Directions for this task ▸ Please start at the line that has "In the photo, does" and copy every line from there through the end of the records. Offset each coordinate in the answers by adding 35, and leave the coordinates in the other lines unchanged.
____________
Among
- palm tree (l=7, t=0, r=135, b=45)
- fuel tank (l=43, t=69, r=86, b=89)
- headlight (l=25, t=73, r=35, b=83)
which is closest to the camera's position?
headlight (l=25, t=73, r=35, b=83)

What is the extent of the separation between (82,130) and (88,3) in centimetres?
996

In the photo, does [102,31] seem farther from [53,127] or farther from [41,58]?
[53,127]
____________
Complete answer ▸
In the photo, does [102,31] seem farther from [53,127] or farther from [41,58]?
[88,162]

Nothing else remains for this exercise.